Exercise directions ->
Copy out, character for character, everything in the listing from the line containing "What ordering of" down to the end of the listing, including both of those ends.

-- begin Entries provided --

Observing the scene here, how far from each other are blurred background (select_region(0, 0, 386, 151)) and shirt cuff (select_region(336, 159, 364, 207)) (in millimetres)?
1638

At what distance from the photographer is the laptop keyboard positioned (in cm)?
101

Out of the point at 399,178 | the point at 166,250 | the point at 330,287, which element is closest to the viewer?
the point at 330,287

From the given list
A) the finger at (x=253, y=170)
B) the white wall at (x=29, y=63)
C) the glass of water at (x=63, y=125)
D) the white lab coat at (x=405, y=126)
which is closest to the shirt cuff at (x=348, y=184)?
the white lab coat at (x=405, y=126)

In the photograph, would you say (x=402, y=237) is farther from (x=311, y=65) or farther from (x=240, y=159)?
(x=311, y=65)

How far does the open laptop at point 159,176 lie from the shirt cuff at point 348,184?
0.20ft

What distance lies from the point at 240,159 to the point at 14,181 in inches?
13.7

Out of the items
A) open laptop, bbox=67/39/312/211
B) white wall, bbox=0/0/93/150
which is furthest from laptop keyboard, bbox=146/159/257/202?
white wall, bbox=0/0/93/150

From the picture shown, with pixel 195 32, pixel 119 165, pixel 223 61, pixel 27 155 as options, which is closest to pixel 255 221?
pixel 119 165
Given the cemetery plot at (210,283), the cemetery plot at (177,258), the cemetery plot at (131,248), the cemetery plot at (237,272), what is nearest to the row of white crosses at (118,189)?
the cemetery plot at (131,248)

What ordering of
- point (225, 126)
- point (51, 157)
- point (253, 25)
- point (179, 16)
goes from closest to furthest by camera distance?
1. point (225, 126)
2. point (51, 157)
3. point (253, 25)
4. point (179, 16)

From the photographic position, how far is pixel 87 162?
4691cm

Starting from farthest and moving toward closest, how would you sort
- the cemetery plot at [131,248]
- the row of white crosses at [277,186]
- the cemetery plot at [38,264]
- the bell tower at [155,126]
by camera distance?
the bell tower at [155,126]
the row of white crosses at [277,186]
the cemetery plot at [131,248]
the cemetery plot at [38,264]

-- end Entries provided --

Expected answer ->
What ordering of
- point (225, 126)
- point (51, 157)
- point (253, 25)
- point (179, 16)
goes from closest to furthest by camera distance?
1. point (225, 126)
2. point (51, 157)
3. point (253, 25)
4. point (179, 16)

From the photographic position, how far is pixel 87 162?
4691cm

Starting from farthest and moving toward closest, how would you sort
- the cemetery plot at [131,248]
- the row of white crosses at [277,186]
- the cemetery plot at [38,264]
- the bell tower at [155,126]
by camera distance?
the bell tower at [155,126]
the row of white crosses at [277,186]
the cemetery plot at [131,248]
the cemetery plot at [38,264]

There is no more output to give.